The Hunter was no blockbuster at the box office ($37 million) when released in late July 1980, although it performed considerably better than Tom Horn, eventually becoming a solid earner when released on video and television. McQueen was battling mesothelioma and was in no condition to attend the film’s premiere or conduct any publicity.

The film is no Bullitt, although it contains an exhilarating car/combine chase through a corn field. It is more modest in scope, but most importantly, McQueen wanted to do the film.

He had rejected film after film after the unbelievable success of the disaster epic The Towering Inferno in 1974, and those rejects include such classics as The Driver, Apocalypse Now, Close Encounters of The Third Kind, and The Bodyguard.

As The Hunter, it is revealing to view the late actor in a role that acknowledges his actual age. The character of bounty hunter Ralph “Papa” Thorson does things his way, even though he realizes that he is becoming a relic of a bygone era.

It is also an ironic, simple twist of fate that McQueen’s final role was a bounty hunter. At the very beginning of his career, McQueen played Josh Randall, a deadly, often hot-headed bounty hunter who carried a sawed-off Mare’s Leg rifle on Wanted: Dead or Alive, the classic western series (1958–1961) that made him a star.

Without any further ado, here is my conversation with Barbara McQueen, as she discusses life on the set of McQueen’s final film, The Hunter.



The Barbara McQueen Interview

What are your memories of being on the set of The Hunter, Steve’s final film?

The Hunter was not as much fun; it was more of a “city” movie. I don't know where or why the thought came over me, but I had the distinct feeling that this was going to be Steve's last picture.

On the other hand, it was really fun learning about explosives and stunts. As for the cast, I did get to know LeVar Burton pretty well, and Eli Wallach was a good guy, too.

It was clear that LeVar was in awe of Steve and did nothing to hide his admiration.
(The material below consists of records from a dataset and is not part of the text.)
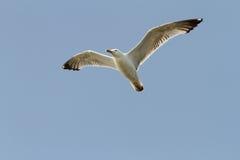 Caspian gull over blue sky Royalty Free Stock Photos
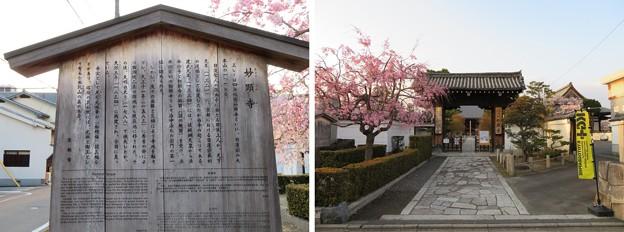 妙顕寺/三好筑前屋敷考察地(上京区)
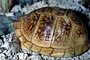 Three Toed Box Turtle, (Terrapene carolina triumguis), female, Box Turtle, Emydidae, Terrapene, ARTV01P13_11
Privately, Steve deeply cared for LeVar and took on a fatherly role at times. Steve loved him in Roots and lobbied to get him the part in the movie.

Steve was determined to play the real life modern-day bounty hunter who apprehended more than 5,000 criminals and bail jumpers. To soften the bounty hunter’s rough edges, Steve incorporated several cool habits and attributes that mirrored his own personality.

For example, he collected antique toys, drove an old Chevy convertible (rather badly I might add), and was even involved with a beautiful brunette almost half his age – wonder where that idea came from?



Were you guys really in the Chicago ghetto?

Absolutely, and I’d never been exposed to the real slums before that experience. It was interesting. I knew Steve always had my back, so I didn’t have to worry about anything bad. They had us downtown in a nice little hotel, and this is where the goodness of Steve’s heart came out.

Steve realized the crew was staying in a stinky, old, horrible Holiday Inn. So, of course we had to move there and endure those conditions.

I completely understood where he was coming from, though. Steve always viewed the crew as part of his family. He worked when they worked, ate when they ate, and slept when they slept.



The production later traveled to the agricultural heartland…

After The Hunter finished shooting sequences in Chicago, we headed southwest to the Kankakee River Valley where the movie was slated for more production. Our hotel was located next door to a meat packing factory. Frankly, it stunk.

However, Steve did befriend a wonderful couple, who lent the studio their farm for a scene. This couple took a real liking to Steve, and the nice lady would make little treats for him.

In return, Steve liked spending time with the family, which was a recurring theme in his life. Right before we left she gave us a book called The Farm Journal, which was a guide on how to survive on a farm. They must have thought we needed it.



What’s the story behind Karen Wilson, the teenager you both adopted?

Chicago’s a great town, and that’s where we found Karen Wilson, our little “insta-kid.” One scene required lots of extras, but for some reason, this feisty young girl caught Steve’s eye. He questioned her, asking “Why aren’t you in school?”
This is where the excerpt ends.